The crawling and indexing processes lay the groundwork for search engines to rank results. Despite being fundamental aspects of how search engines operate, crawling and indexing are often overlooked or misunderstood. During our crawling and indexing session of Live with Search Engine Land, Martin Splitt, search developer advocate at Google, explained these two processes using a simple analogy about librarians.
“Imagine a librarian: If you are writing a new book, the librarian has to actually take the book and figure out what the book is about and also what it relates to, if there’s other books that might be source material for this book or might be referenced from this book,” Splitt said. In his example, the librarian is Google’s web crawler (referred to as Googlebot) and the book is a website or webpage.

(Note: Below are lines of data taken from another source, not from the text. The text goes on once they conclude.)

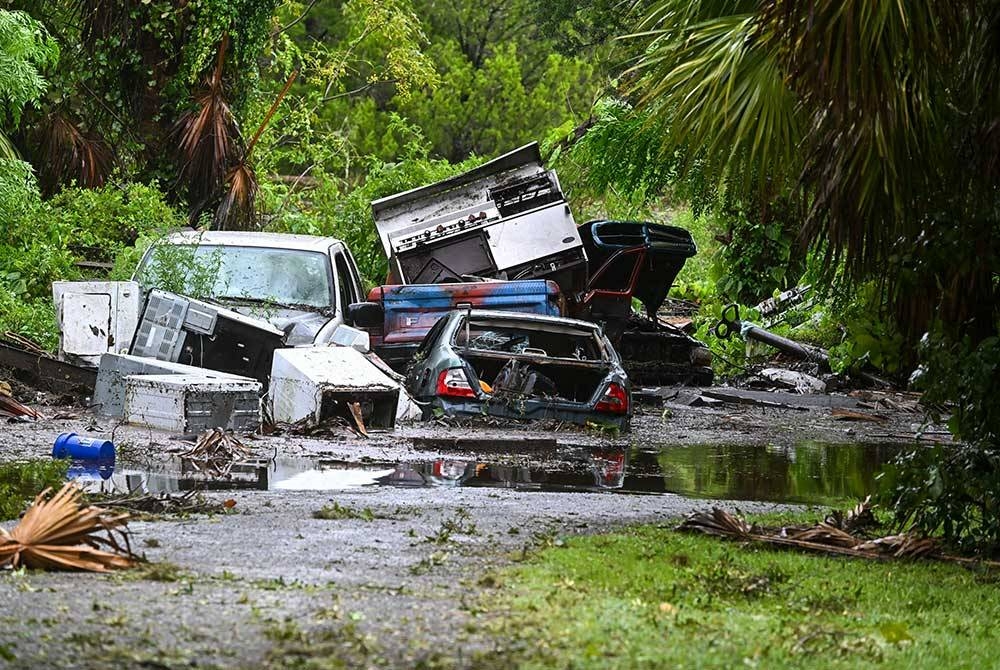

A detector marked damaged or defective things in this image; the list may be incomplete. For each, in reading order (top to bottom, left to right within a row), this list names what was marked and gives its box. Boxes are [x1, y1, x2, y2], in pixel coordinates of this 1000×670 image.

crushed vehicle [402, 312, 628, 430]
damaged car [406, 310, 632, 430]
overturned truck [360, 143, 712, 384]
crushed vehicle [366, 143, 712, 384]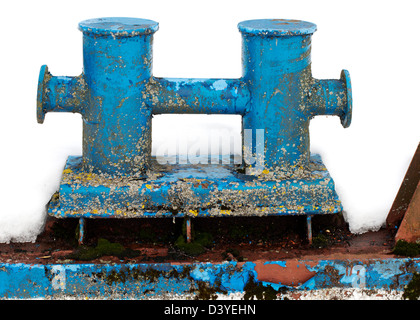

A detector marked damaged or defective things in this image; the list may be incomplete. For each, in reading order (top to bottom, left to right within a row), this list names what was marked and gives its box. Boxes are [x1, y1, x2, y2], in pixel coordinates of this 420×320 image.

chipped paint surface [0, 258, 418, 300]
rust stain [251, 258, 316, 286]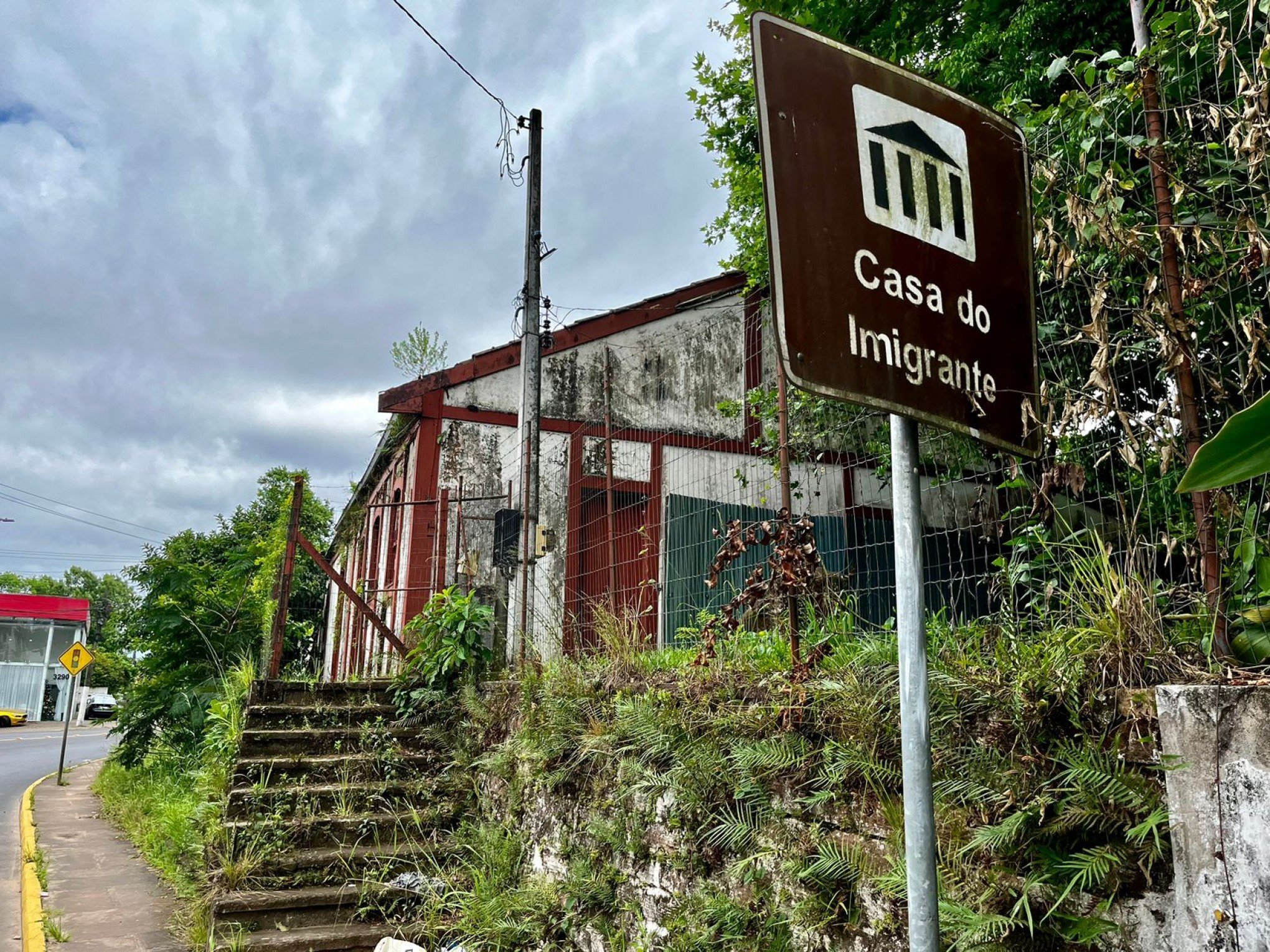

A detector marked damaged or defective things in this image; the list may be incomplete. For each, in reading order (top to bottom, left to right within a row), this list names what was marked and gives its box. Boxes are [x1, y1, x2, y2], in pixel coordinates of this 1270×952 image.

rusted metal beam [268, 475, 305, 677]
rusted metal beam [295, 530, 403, 657]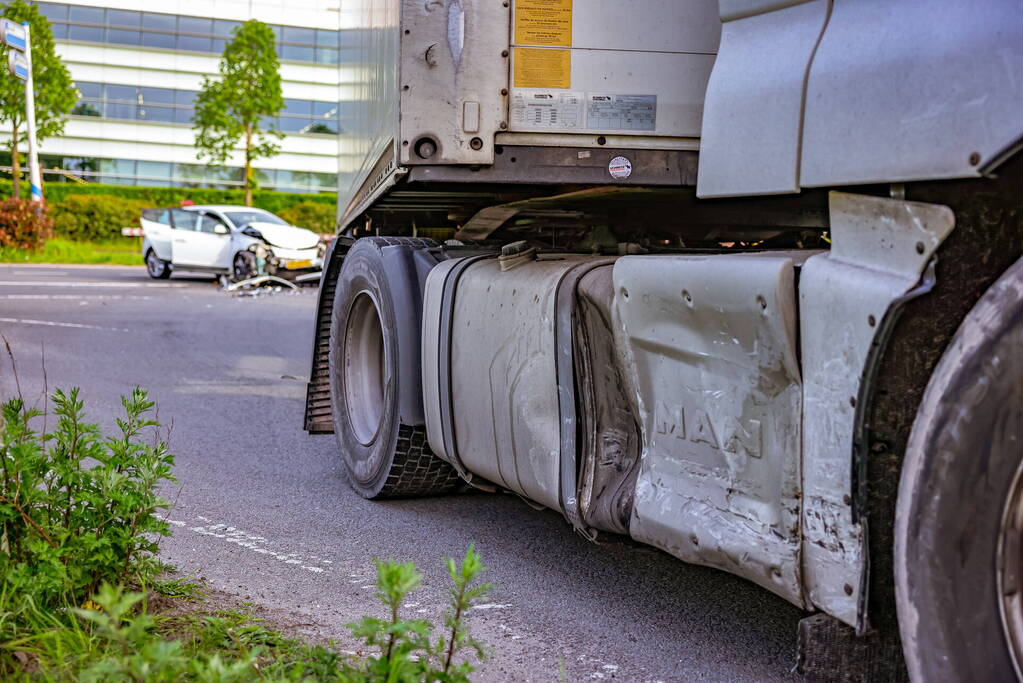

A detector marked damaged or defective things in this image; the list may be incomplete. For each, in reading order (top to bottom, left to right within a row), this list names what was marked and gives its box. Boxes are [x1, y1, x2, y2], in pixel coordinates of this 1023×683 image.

crashed white car [140, 203, 324, 280]
damaged man truck [302, 0, 1023, 680]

“Then you . . . have to read through [the book], you have to understand what it is about, you have to understand how it relates to the other books, and then you can sort it into the catalog,” he said, explaining the indexing process. The content of your webpage is then stored in the “catalog” (i.e., the search engine’s index), where it can be ranked and served as a result for relevant queries.
To bring the analogy full circle, Splitt also described the process in technical terms: “We have a list of URLs . . . and we take each of these URLs, we make a network request to them, then we look at the server response and then we also render it (we basically open it in a browser to run the JavaScript) and then we look at the content again, and then we put it in the index where it belongs, similar to what the librarian does.”
Why we care. For content to be eligible to appear in search results, it must first be crawled and indexed. Understanding how crawling and indexing work can help you resolve technical SEO issues and ensure your pages are accessible to search engines.